A review by gerhard
The Coming Storm by Paul Russell

5.0

I am amazed at how topical and incendiary this novel remains 15 years after its publication in 1999. Paul Russell went on to win the Ferro-Grumley Award for The Coming Storm in 2000 (and for a second time in 2012 for The Unreal Life of Sergey Nabokov, a much different novel that marks the true skill and depth of this remarkable writer).

I was a bit leery about reading this as I kept on thinking of a gay version of Lolita by Vladimir Nabokov. However, Russell’s classically simple story of a 25-year-old teacher at a New York prep school having an affair with a 15-year-old student is remarkably free of both cliché and melodrama.

It is written with a clarity and a tenderness that must render this one of the pivotal texts of gay literature. Just as the ‘coming out’ novel is associated automatically with A Boy’s Own Story by Edmund White, so is the ‘under-age romance’ indelibly linked with The Coming Storm.

The novel speaks volumes about free will, love and desire and the long shadows that parents cast over their children’s lives. This is largely due to the immense technical skill and insight of Russell as author, whose finely wrought characters range from the ageing head master and his wife to his younger protégé and his various lovers and acquaintances, to crucially the character of the young Noah himself, whose vulnerability and volatility are heartbreaking to behold.

The reader may think he or she knows how this is going to end, but Russell manages to eke out superlative nuances from what is ultimately such a hackneyed plot. Yes, the resolution is morally problematic, especially in the light of Arthur’s admonition to Tracy to hold onto this beautiful love and never, ever to reject or abandon Noah, which would be a betrayal of the uncompromising nature of their love itself.

There is a fascinating contrast and debate here between the young Tracy, who succumbs to his illicit passions, and the older Louis, who spends the bulk of his life closeted and unrequited. Is the one state of existence preferable to the other, or are both indeed equally morally compromised? And how thin is the divide between love and lust, sex and infatuation?

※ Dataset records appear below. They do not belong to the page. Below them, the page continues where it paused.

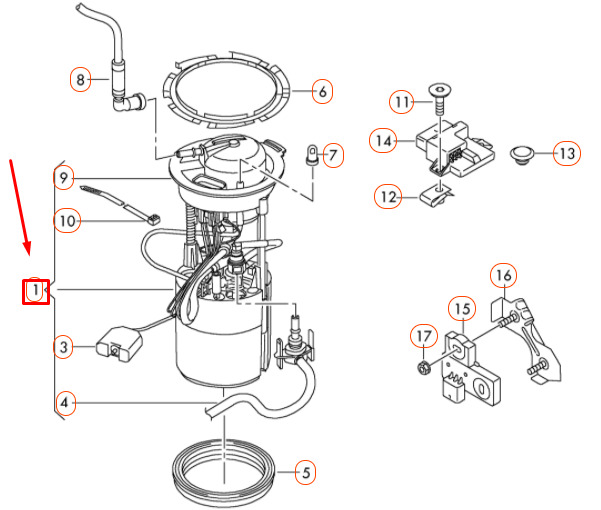 8
6
11
14
13
7
9
12
10
1
16
15
17
3
4
5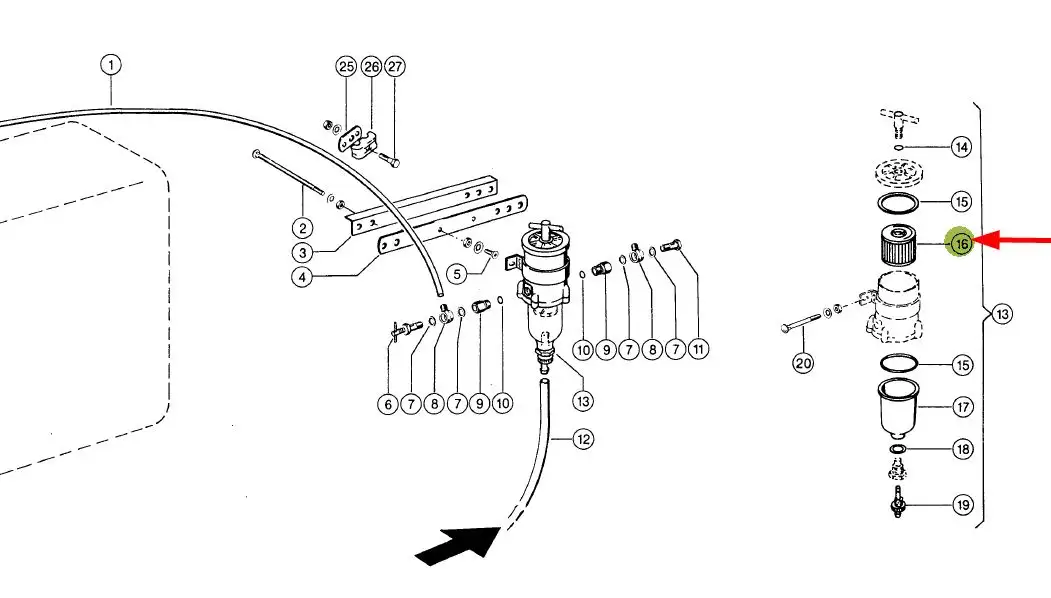 1
25 26 27
2
3
4
5
6 7 8 7 9 10
10 9 7 8 7 11
13
12
14
15
16
13
20
15
17
18
19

Russell’s depiction of Tracy’s first weekend away from the Forge School in the flesh pit that is New York City is deliciously lewd, and got me worrying how he was going to handle the inevitable sex scene between Tracy and Noah without it being titillating. Russell deals with this dilemma by having Noah experiencing gay anal sex for the first time with a fellow pupil, and having him reflect on the animal messiness of the act during a buffet hosted by his father:

Suddenly claustrophobic, and focusing on A.J.’s laden plate, Noah said, “Food. That looks like a good idea,” and fled for the buffet table that caterers had set up in the dining room. Shiny metal bins held spicy-smelling Indian food: yellow rice, mercurochrome chicken pieces, unidentifiable lumps in mustardy brown sauce, cheese cubes in spinach. Too many of the dishes looked like one kind of shit or another, and he thought back queasily to the dark matter on himself when he’d pulled out of Chris Tyler’s butt.

Contrast that with the following:

To speak a language that was as intimate and free as certain dreams, saying darkly, thrillingly, My cock inside of you. Your come in my mouth. Already in that dream he was easing his new friend out of those hip, baggy jeans, exposing smooth young flesh to the surprise of cool air. He focused on the boy’s slim, tight hips; with the tip of his tongue he tasted an asshole’s bitter, forbidden mystery.

Russell asks us to consider the separate fates of Tracy and Louis, the former giving in to desire and the latter never acknowledging the possibility within himself. Which is the stronger? Which is truer to his real self? There are no easy answers here, and everyone is culpable to some degree or other.

Is desire itself monstrous? Is love the true enemy of human happiness and achievement? While I was reading this the thought lurking at the back of my mind was: just how is Russell going to end a novel that transects such highs and lows? The end, when it does come, is of course just another bittersweet, exalted beginning.